### WORK REQUIRED
Tally the lines of the records below that contain the string "soccer", and reply with the number alone.

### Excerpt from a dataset
* * * *

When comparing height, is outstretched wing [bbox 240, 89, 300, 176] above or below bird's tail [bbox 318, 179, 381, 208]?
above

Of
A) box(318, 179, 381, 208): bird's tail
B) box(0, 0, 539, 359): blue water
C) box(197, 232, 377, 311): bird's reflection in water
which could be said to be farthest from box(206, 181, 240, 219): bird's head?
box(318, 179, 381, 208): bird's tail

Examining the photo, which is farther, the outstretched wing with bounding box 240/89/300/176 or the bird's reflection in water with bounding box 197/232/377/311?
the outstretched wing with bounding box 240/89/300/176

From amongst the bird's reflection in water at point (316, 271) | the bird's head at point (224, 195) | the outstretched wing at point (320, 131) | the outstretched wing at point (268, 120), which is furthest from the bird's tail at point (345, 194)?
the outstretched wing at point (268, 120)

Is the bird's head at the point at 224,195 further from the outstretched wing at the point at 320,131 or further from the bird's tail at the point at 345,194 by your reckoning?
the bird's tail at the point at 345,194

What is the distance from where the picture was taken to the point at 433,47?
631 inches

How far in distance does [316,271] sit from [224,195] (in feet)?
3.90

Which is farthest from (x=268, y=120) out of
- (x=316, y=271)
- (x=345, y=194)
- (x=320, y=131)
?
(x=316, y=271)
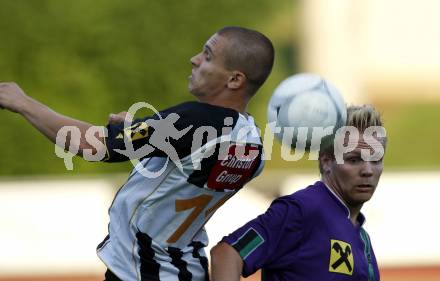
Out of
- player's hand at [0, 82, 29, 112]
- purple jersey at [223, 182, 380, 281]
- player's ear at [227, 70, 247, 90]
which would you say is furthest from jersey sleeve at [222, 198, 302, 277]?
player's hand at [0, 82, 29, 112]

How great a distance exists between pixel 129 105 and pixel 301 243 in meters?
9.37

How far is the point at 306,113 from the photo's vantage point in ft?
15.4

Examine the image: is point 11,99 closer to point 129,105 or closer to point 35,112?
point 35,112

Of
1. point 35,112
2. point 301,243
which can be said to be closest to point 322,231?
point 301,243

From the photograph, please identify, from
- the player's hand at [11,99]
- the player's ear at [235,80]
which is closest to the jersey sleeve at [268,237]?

* * * *

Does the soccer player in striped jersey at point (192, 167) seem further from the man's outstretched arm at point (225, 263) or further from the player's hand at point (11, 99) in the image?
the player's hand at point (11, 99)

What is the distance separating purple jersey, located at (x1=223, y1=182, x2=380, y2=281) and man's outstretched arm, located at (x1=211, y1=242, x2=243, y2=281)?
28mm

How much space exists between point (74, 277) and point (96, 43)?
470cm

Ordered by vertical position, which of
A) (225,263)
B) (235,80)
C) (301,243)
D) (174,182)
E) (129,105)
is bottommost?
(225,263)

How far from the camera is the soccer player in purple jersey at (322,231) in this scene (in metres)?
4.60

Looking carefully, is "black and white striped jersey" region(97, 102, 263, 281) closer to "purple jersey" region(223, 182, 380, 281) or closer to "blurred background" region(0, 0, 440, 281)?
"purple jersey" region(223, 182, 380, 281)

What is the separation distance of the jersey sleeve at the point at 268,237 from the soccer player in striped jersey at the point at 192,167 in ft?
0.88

* * * *

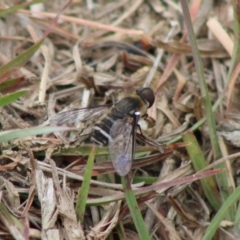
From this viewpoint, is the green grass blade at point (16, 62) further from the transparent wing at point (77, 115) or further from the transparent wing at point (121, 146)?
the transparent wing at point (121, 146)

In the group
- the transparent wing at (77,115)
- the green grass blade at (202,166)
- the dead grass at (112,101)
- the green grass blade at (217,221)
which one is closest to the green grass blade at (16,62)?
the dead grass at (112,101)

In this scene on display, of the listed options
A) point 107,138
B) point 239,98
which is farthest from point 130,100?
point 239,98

* * * *

### THE RESPONSE
3